More controversial questions were raised by Scotland's new cardinal, Keith O'Brien of Edinburg, who told reporters Sept. 29 that he felt the Catholic Church should be open to discussion on priestly celibacy and contraception. He also signaled that he had no problem with gay clergy so long as they remain celibate.
In one signal of the tensions surrounding these questions, however, O'Brien on Oct. 7 recited a Profession of Faith in his cathedral pledging that he would 'accept and intend to defend' church law and teaching on precisely the same questions -- celibacy, contraception, and homosexuality.
In another sign of the unfinished business that awaits John Paul's successor, two cardinals clashed in the days leading up to the sliver jubilee on the hot-button issue of condoms.
Colombian Cardinal Alfonso Lopez Trujillo, who heads the Pontifical Council for the Family, told the BBC in early October that condoms may not be effective in blocking the transmission of the virus that causes AIDS. This reiterated a long-standing position in Lopez Trujillo's office, which was laid out in a 2003 Lexicon published by the Council for the Family under the heading 'safe sex.'
Cardinal Godfried Danneels of Brussels, Belgium, widely considered a leading candidate to succeed John Paul II, rebuked Lopez Trujillo.
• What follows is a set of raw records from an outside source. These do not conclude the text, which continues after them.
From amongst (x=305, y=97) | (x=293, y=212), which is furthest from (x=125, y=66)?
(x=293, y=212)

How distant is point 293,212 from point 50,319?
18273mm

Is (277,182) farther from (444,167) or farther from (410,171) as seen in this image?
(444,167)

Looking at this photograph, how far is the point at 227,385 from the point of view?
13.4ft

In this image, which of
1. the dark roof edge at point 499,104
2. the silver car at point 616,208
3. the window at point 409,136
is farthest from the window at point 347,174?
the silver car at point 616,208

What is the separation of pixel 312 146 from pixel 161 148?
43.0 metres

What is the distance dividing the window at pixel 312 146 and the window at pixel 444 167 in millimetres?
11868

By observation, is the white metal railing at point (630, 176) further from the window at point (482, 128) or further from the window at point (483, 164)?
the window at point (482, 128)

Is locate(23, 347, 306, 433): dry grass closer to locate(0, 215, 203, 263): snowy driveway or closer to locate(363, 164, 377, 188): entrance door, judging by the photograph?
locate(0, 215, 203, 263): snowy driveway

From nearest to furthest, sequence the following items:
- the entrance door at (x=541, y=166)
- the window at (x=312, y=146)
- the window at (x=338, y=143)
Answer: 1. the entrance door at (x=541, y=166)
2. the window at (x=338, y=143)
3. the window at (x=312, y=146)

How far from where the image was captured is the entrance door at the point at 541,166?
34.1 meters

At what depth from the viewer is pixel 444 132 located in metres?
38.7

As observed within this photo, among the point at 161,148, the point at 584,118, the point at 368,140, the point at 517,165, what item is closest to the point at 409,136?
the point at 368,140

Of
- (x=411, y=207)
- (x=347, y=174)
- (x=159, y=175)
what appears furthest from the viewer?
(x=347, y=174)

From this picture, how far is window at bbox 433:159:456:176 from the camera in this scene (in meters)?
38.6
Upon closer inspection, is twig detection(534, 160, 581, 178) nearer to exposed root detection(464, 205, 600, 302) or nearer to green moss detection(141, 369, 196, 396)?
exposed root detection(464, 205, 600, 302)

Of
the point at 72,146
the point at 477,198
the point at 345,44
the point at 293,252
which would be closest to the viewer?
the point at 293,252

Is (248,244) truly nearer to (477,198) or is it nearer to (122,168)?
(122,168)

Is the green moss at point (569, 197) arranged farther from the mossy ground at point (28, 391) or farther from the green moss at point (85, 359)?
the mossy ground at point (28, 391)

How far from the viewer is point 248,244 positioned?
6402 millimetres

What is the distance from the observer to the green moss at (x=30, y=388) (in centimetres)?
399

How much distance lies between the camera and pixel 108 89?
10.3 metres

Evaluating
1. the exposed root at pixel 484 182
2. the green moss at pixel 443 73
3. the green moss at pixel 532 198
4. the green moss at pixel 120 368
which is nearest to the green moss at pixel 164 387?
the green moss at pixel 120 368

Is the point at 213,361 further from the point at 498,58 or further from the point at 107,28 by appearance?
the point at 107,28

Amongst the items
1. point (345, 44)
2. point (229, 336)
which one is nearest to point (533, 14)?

'It does not befit a cardinal to deal with the virtue of a product ... I don't know if what he said is reliable,' Danneels said, adding that a cardinal should instead raise the ethical, religious and spiritual dimensions of the AIDS issue.
Brazil also picked holes in Lopez' argments:
[Brazilian Health Minister] Costa said he himself was a Catholic and that the church had a right to believe sex should be just for procreation, but "I disagree profoundly with this view" on condoms.
He said Brazil's AIDS program and all scientific evidence had found the most efficient way of preventing the spread of the disease was to encourage the use of condoms.
"The policy of free distribution of condoms was one of the big reasons for our success," the minister said. "Brazil's program is an international success and ensured that instead of the predictions that we would now have 1.2 million (AIDS cases), we have half that number.
I have reread the Sermon on the Mount but I can't find anything about attacking public health programs for ideological reasons.
Interesting that at least two cardinals, Daneels and O'Brien, are not toeing the party line on this and other issues.